Mise en œuvre des accords conclus à Astana
Le Kenya et le Kazakhstan font avancer les projets commerciaux agricoles convenus lors de la visite d’État du président kényan William Ruto à Astana en mai. Ils comprennent un hub d’exportation à Almaty et de possibles livraisons de blé et d’engrais au Kenya. L’objectif général est de créer un corridor commercial entre l’Afrique de l’Est et l’Asie centrale.
La Chambre nationale de commerce et d’industrie du Kenya, la KNCCI, a indiqué que des exportateurs kényans et des investisseurs kazakhs avaient tenu des discussions de suivi le 14 juillet 2026. Les parties ont convenu d’établir à Almaty un hub kényan de thé et de café destiné au marché eurasiatique. Le Kenya négocie séparément des importations de blé et d’engrais kazakhs pour soutenir sa sécurité alimentaire et sa production agricole.
Almaty proposée comme porte d’entrée vers l’Eurasie
Ces initiatives prolongent le Forum d’affaires Kazakhstan-Kenya organisé le 20 mai. Les accords de coopération signés à cette occasion associaient des agences de promotion des investissements, des organismes d’exportation et des organisations patronales, créant un cadre pour le commerce, l’investissement et les partenariats privés.

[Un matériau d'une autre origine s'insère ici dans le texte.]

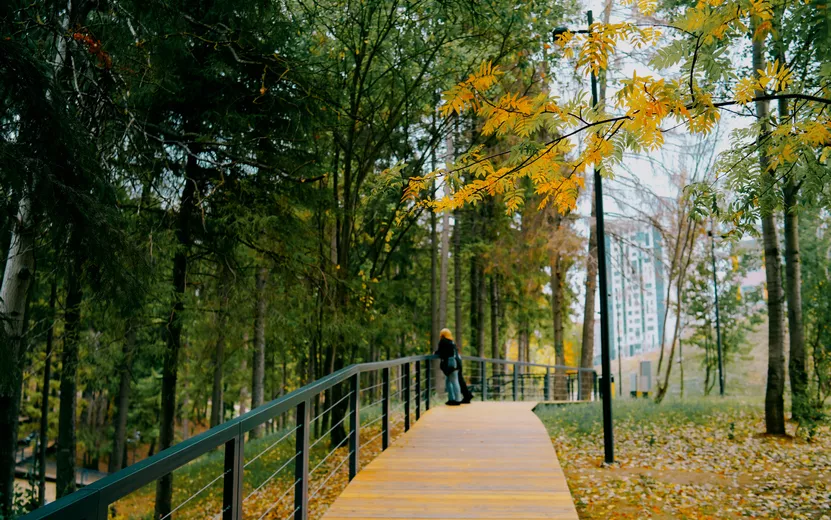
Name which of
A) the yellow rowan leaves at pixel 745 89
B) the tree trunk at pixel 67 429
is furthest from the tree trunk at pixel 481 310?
the yellow rowan leaves at pixel 745 89

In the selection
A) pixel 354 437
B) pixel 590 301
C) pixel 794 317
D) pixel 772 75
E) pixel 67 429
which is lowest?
pixel 67 429

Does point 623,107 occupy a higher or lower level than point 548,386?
higher

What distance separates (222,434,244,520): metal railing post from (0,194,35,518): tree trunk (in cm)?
247

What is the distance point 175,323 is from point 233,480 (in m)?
7.11

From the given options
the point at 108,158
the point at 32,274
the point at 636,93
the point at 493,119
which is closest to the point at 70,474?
the point at 32,274

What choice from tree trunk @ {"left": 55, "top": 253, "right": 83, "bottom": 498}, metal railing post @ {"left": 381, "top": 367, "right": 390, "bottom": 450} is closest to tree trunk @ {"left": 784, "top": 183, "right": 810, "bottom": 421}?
metal railing post @ {"left": 381, "top": 367, "right": 390, "bottom": 450}

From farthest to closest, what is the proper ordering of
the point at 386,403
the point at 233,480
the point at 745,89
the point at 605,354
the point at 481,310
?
the point at 481,310, the point at 605,354, the point at 386,403, the point at 745,89, the point at 233,480

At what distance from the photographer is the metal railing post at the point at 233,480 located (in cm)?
291

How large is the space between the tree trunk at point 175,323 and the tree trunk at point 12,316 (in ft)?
6.83

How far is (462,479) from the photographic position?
589 cm

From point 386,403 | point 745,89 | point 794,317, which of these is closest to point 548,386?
point 794,317

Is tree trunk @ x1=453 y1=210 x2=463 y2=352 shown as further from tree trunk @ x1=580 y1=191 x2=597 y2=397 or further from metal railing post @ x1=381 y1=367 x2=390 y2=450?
metal railing post @ x1=381 y1=367 x2=390 y2=450

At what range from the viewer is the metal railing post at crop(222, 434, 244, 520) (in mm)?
2912

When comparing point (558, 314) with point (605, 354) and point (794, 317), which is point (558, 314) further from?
point (605, 354)
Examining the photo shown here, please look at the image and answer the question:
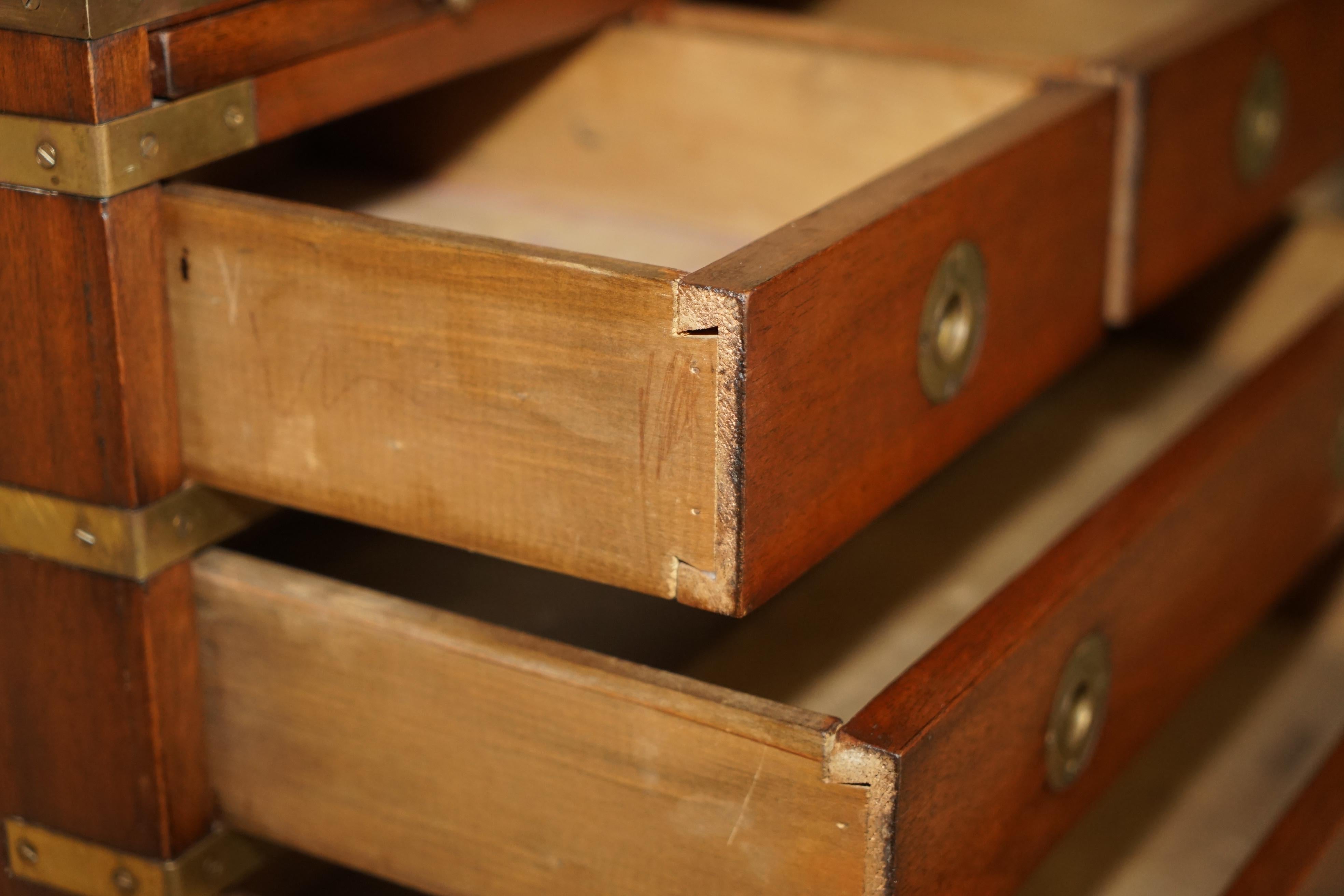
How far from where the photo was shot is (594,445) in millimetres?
570

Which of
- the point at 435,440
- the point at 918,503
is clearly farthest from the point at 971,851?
the point at 918,503

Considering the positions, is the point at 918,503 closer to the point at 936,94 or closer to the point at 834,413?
the point at 936,94

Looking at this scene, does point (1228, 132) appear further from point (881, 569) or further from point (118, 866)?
point (118, 866)

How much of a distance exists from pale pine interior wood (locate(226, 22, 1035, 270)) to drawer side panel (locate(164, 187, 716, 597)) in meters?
0.23

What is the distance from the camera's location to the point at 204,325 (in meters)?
0.64

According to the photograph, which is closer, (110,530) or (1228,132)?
(110,530)

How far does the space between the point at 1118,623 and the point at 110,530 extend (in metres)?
0.43

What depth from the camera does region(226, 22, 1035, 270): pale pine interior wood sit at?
862 millimetres

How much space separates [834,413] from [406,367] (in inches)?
6.2

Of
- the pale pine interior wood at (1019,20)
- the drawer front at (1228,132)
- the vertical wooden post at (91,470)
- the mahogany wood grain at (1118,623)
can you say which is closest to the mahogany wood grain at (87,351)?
the vertical wooden post at (91,470)

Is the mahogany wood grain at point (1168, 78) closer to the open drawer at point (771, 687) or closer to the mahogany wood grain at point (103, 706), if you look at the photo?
the open drawer at point (771, 687)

Selon Ecofin Agency, le Kazakhstan a proposé de faire d’Almaty un centre régional de distribution pour le thé, le café, les fleurs, les produits frais et les autres produits horticoles du Kenya. Cette plateforme pourrait offrir aux fournisseurs kényans une base commerciale permanente pour atteindre les acheteurs d’Asie centrale et d’autres marchés eurasiatiques. Si elle aboutit, elle deviendra la première plateforme commerciale permanente du Kenya en Asie centrale.

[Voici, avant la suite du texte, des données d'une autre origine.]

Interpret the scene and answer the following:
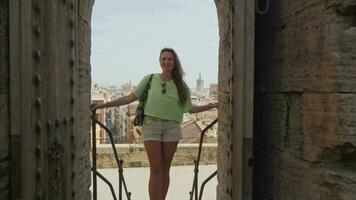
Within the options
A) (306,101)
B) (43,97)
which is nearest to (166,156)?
(43,97)

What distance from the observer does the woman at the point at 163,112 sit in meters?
3.71

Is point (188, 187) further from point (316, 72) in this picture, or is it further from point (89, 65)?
point (316, 72)

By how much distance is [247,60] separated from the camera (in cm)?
258

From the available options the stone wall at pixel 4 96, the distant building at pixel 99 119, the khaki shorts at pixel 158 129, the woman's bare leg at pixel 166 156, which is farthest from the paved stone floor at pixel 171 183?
the stone wall at pixel 4 96

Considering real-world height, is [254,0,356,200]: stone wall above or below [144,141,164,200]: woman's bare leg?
above

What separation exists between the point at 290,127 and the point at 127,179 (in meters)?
5.27

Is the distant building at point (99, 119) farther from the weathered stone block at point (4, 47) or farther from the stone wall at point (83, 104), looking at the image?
the weathered stone block at point (4, 47)

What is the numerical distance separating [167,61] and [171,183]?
3.64 m

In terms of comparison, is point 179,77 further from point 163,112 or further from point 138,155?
point 138,155

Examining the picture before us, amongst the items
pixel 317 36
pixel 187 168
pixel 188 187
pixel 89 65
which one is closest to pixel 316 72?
pixel 317 36

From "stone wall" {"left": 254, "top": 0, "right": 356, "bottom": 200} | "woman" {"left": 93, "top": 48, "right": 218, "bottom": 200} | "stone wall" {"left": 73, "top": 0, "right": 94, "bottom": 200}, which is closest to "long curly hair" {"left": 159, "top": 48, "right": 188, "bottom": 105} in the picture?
"woman" {"left": 93, "top": 48, "right": 218, "bottom": 200}

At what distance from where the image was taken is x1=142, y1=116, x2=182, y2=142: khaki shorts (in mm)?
3709

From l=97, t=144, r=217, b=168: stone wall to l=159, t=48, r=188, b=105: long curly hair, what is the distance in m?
4.61

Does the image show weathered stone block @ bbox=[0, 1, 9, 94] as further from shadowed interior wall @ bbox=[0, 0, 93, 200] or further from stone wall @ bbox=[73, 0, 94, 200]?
stone wall @ bbox=[73, 0, 94, 200]
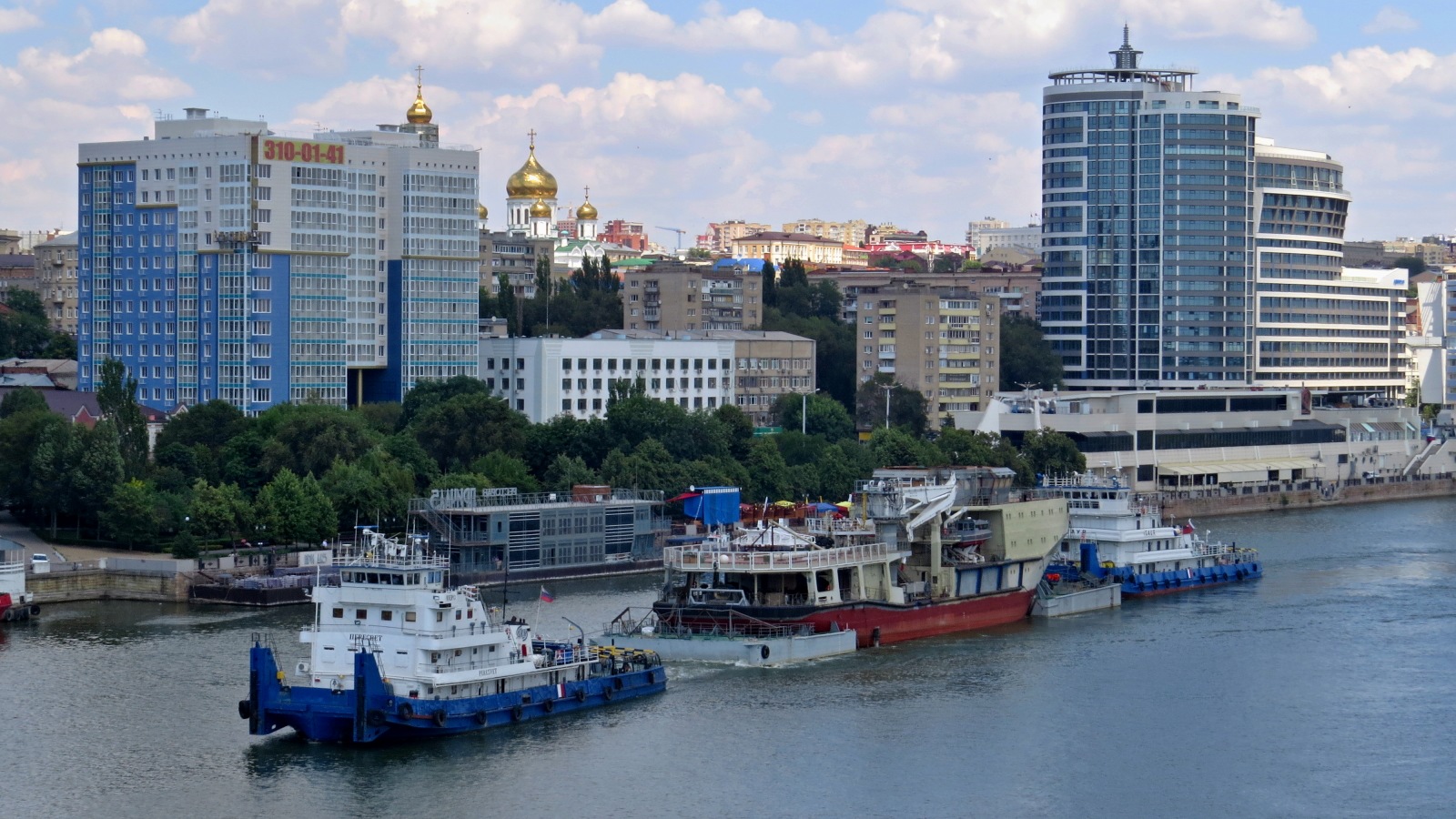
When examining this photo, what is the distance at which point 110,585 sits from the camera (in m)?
53.0

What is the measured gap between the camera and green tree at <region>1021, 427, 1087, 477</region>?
267 feet

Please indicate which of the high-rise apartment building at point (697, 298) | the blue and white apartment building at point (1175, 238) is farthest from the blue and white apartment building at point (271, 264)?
the blue and white apartment building at point (1175, 238)

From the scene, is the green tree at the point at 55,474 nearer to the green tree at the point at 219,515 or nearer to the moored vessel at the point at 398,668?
the green tree at the point at 219,515

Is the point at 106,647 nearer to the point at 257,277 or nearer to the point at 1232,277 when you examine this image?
the point at 257,277

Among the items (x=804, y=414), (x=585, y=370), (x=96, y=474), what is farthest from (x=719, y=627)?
(x=804, y=414)

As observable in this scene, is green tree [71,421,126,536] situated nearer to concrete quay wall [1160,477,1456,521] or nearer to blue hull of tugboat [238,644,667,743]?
blue hull of tugboat [238,644,667,743]

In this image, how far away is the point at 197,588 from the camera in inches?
2044

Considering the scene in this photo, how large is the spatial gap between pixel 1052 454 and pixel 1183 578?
24322 mm

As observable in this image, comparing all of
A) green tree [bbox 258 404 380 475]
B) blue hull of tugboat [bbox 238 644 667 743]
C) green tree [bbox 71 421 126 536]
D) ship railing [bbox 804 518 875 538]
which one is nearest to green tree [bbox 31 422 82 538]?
green tree [bbox 71 421 126 536]

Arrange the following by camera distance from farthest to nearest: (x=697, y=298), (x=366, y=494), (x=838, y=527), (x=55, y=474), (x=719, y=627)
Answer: (x=697, y=298), (x=366, y=494), (x=55, y=474), (x=838, y=527), (x=719, y=627)

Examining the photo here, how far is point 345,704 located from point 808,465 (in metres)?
41.5

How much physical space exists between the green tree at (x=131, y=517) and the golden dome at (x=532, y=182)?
3729 inches

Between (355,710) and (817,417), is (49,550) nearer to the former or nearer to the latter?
(355,710)

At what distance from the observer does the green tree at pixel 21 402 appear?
69562 millimetres
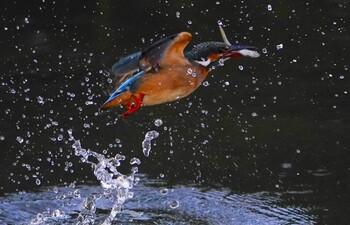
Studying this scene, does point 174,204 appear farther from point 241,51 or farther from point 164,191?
point 241,51

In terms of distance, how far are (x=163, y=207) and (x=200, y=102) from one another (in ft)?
5.05

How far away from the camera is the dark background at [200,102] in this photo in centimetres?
503

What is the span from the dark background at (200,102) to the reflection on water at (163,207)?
98 mm

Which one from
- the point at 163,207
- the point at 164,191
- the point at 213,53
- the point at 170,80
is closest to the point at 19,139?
the point at 164,191

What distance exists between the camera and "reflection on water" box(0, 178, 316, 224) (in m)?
4.51

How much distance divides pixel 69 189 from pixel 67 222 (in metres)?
0.39

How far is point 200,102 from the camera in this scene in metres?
6.07

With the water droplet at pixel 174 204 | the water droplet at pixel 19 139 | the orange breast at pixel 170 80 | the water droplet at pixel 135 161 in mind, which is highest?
the orange breast at pixel 170 80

Le projet permettrait aux exportateurs agricoles kényans de se diversifier au-delà de leurs marchés traditionnels en Europe, au Moyen-Orient et en Asie. Il pourrait aussi renforcer le rôle du Kazakhstan comme point d’entrée et de distribution des produits africains en Eurasie. Les échanges bilatéraux restent limités et reposent principalement sur le thé kényan, ce qui laisse une marge de progression au café, aux produits horticoles et aux biens transformés.
Le blé et les engrais au cœur des discussions
Le Kazakhstan est également envisagé comme fournisseur alternatif de blé et d’engrais pour le Kenya. Figurant parmi les grands exportateurs mondiaux de blé, il pourrait offrir une option d’approvisionnement supplémentaire et réduire les risques pesant sur les livraisons. Les discussions sur les engrais concernent directement les producteurs kényans, car leur disponibilité et leur origine influencent les décisions de semis et la production alimentaire nationale.
Aucun volume, prix, calendrier de livraison ou itinéraire logistique n’a été communiqué pour les importations envisagées. La viabilité commerciale du corridor dépendra donc du coût du fret, des modalités de manutention et de la capacité des participants à établir des liaisons fiables entre deux régions dont les échanges restent faibles.
Des groupes d’investissement étudient le marché kényan
La KNCCI a indiqué que deux groupes d’investissement kazakhs, dont les portefeuilles cumulés sont évalués à environ 88 milliards de dollars, examinent des possibilités au Kenya. Une délégation d’affaires kazakhe devrait se rendre dans le pays en octobre, ouvrant potentiellement une nouvelle phase de discussions avec les entreprises et les institutions publiques.
La coopération dépasse les produits agricoles. Les deux gouvernements souhaitent l’étendre à l’investissement, à la logistique, à l’agro-industrie, à l’industrie manufacturière et aux infrastructures numériques. Depuis l’ouverture d’une ambassade à Nairobi en 2025, le Kazakhstan a renforcé son engagement et considère le Kenya comme une porte d’entrée possible vers l’Afrique de l’Est.
Le hub est au stade de la mise en œuvre, tandis que les importations restent en négociation. La portée des initiatives dépendra de la création d’installations opérationnelles, de cargaisons contractualisées et de solutions de transport compétitives. Pour les exportateurs, les minotiers, les agriculteurs et les négociants, ces éléments détermineront si le corridor devient un axe commercial régulier.